**EXTRAIT SOURCE**
Le monde d’après : la terreur policière ?

Castaner est sorti de ses gonds suite aux déclarations de la chanteuse Camélia Jordana sur la peur qu'inspire la police à une partie de la jeunesse et des classes populaires. Syndicats de policier, préfectures, politiciens et autres éditorialistes ont tous participé à une levée de bouclier, en criant au mensonge. 

En guise de réponse, sur Twitter, le compte officiel de l'Amicale de la police nationale s'est fendu d'un commentaire sur une vidéo montrant un jeune homme filmant des policiers : « ce jeune qui nous film (sic) est français malgré ses origines et son culte, et il n'a pas peur, car il reste respectueux (…) et nous sommes loin d'être des racistes. » Il serait bien difficile pour l'auteur de ce tweet d'être plus proche du racisme ! 

C’est quoi la police au fait ? 

La police est une institution chargée de faire respecter la loi d’une société donnée. Il s’agit d’un corps détaché du reste de la société pour y faire respecter l’ordre. Détaché, car il y joue un rôle très spécifique : le maintien de l’ordre. Il a pour cela des droits uniques, à commencer par le port d’arme.

En France, la Police nationale compte 150 000 agents et la gendarmerie 100 000. Soit 250 000 personnes dont le rôle est uniquement de faire respecter la loi et donc l’ordre établi par l'État. La police est dirigée par la Direction générale de la Police nationale (DGNP), dont le directeur est nommé par le président de la République. La DGPN ne rend de comptes qu'au ministère de l’Intérieur. Dans les départements de Paris et de la petite-couronne, ainsi que dans les Bouches-du-Rhône, elle est dirigée par des préfets de police, mais qui eux aussi ne rendent de comptes qu'au ministère. L’un des seuls organes aptes à juger les actions des policiers est l’Inspection générale de la Police nationale (IGPN), qui est composée... De policiers ! Loin d'une institution indépendante et impartiale ! Quiconque voudrait poursuivre réellement les flics « fauteurs de troubles » subirait une terrible pression de ses collègues et de sa hiérarchie. 

La police est donc un corps aux ordres de l'État, et de son exécutif, mais avec une réelle autonomie car elle est la seule capable à remettre en cause ses propres actions... ce qu’elle ne fait quasiment jamais ! 

La police pourquoi ça existe ? 

Qu'un corps détaché ait le monopole de la violence légitime – ce qui ne veut pas dire qu'elle est juste ! –, trouve son origine dans celle des États. Dès lors que les sociétés humaines se sont structurées avec un pouvoir, une classe détentrice des richesses, c'est-à-dire notamment lorsque les sociétés ont été en capacité de produire plus que ce qu'elles consommaient, et qu'un groupe s'est accaparé le surplus, il a fallu un groupe en arme pour garantir le maintien de la propriété, et maintenir les inégalités.

**CONSIGNE ÉCRITE 1**
Répondez à ces questions sur l'article sur la police :
(a) Combien d'agents compte la Police nationale ?
(b) Qui nomme le directeur de la Direction générale de la Police nationale ?
(c) De qui est composée l'Inspection générale de la Police nationale ?
**CONSIGNE ÉCRITE 2**
Poursuivez l'article sur la police à partir de sa dernière phrase.
Les entrées ne sont pas utiles ici.

(Entrées d'un jeu de données)

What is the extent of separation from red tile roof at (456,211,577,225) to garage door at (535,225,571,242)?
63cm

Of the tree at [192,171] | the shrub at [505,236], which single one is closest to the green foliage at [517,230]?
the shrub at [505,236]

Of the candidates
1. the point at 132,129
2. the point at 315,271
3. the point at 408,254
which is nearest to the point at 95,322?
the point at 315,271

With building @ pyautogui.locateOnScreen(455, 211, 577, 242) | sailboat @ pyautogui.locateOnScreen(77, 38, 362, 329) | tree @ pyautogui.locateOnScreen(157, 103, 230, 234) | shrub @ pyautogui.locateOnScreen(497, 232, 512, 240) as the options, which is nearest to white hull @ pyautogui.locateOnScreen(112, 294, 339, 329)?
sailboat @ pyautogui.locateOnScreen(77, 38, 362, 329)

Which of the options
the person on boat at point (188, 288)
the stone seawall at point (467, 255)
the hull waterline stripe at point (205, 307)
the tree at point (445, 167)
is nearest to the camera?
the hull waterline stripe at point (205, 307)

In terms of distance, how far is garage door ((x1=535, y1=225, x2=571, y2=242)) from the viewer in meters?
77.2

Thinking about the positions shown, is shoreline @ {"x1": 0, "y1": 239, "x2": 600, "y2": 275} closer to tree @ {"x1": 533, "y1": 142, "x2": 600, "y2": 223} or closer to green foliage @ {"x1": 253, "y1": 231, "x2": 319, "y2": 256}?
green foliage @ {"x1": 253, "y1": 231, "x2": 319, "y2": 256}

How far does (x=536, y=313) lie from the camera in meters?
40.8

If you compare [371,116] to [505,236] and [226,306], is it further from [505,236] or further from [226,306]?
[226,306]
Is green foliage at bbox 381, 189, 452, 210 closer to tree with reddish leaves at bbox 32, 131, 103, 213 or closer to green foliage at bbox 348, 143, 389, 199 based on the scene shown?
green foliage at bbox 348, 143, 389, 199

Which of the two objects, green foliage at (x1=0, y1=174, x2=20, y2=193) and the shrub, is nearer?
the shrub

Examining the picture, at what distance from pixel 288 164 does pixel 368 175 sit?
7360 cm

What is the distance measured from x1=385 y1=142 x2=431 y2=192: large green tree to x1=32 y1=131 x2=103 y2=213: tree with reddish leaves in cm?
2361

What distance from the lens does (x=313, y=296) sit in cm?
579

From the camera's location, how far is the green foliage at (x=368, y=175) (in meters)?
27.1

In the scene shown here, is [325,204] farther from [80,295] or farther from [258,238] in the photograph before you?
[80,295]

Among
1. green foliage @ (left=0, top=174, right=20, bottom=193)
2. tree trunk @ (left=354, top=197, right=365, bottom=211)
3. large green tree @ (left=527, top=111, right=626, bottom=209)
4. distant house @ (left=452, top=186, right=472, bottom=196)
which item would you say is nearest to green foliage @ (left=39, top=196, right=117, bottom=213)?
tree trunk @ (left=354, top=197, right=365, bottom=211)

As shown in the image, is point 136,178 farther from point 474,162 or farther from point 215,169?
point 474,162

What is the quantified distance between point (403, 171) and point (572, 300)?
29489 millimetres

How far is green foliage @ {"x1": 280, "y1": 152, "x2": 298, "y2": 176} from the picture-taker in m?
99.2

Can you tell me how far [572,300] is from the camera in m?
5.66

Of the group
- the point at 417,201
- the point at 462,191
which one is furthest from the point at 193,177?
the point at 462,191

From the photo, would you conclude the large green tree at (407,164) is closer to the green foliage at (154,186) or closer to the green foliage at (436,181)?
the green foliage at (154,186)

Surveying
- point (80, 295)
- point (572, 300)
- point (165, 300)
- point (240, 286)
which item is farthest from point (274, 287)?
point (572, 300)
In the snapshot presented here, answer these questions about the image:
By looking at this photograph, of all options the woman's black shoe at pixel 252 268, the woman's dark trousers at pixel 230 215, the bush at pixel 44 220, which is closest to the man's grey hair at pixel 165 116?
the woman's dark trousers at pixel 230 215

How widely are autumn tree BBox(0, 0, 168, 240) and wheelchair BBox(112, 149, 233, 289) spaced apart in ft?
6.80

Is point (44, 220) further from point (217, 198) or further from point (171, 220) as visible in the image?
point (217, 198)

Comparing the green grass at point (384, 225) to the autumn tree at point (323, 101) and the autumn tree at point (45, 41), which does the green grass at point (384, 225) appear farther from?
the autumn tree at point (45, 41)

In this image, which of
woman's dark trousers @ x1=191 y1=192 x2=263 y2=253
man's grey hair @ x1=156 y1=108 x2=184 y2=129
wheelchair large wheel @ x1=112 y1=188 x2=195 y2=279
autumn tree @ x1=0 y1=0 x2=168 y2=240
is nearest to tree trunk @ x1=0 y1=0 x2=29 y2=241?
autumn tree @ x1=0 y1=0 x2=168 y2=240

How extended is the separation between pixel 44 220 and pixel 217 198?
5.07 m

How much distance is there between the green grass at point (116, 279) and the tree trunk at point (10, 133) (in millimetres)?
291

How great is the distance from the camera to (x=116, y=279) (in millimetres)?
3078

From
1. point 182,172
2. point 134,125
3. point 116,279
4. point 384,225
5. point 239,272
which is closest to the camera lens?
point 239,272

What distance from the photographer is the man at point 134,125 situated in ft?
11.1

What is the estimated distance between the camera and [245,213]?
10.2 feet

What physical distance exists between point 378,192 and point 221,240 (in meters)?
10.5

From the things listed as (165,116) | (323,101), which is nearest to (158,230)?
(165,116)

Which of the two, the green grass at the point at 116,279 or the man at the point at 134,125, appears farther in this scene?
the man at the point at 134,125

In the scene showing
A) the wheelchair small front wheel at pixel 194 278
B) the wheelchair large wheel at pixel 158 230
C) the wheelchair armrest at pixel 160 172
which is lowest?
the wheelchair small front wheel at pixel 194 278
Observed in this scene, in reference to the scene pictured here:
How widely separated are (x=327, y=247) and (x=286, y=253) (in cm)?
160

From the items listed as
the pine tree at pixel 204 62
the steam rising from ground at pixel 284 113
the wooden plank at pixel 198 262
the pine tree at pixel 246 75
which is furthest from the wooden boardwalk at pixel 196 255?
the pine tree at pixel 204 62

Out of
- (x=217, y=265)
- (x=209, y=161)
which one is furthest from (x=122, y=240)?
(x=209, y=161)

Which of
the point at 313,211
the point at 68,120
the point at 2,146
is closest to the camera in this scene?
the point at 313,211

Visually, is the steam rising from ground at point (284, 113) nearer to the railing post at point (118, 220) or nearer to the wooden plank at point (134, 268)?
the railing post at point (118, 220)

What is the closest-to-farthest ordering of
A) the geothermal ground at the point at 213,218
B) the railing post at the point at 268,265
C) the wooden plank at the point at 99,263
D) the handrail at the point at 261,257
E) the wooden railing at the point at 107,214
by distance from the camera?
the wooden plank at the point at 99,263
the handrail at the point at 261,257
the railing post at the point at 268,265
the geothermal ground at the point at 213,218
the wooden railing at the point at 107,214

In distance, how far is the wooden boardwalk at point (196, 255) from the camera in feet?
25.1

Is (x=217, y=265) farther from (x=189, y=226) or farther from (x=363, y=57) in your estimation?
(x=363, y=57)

**RÉPONSE ATTENDUE 1**
(a) 150 000 agents.
(b) Le président de la République.
(c) De policiers.

**RÉPONSE ATTENDUE 2**
Au fil du temps, cette situation n’a pas tellement changé, hormis que les inégalités se sont creusées : le surplus a explosé et sa concentration est de plus en plus forte. Ainsi la police est devenue de plus en plus importante et armée pour contenir toute remise en cause de cette société.

Combien compte-t-on de jeunes et de travailleurs en prisons ou en garde à vue pour des petits larcins, alors que les dirigeants politiques et les grands patrons qui détournent de l’argent ne sont que très rarement inquiétés ? Comment croire à une quelconque égalité lorsqu'un Sarkozy est autorisé à interrompre sa garde à vue pour rentrer dîner et dormir chez lui ? 

La police : un outil de terreur ?

Ainsi la police est donc un corps détaché pour maintenir les règles d’une société donnée, une situation profondément inégalitaire où une toute petite minorité s’accapare les richesses produites par l’immense majorité. Elle ne répond qu'aux ordres de cette petite minorité, tout en étant capable d’une autonomie d’action.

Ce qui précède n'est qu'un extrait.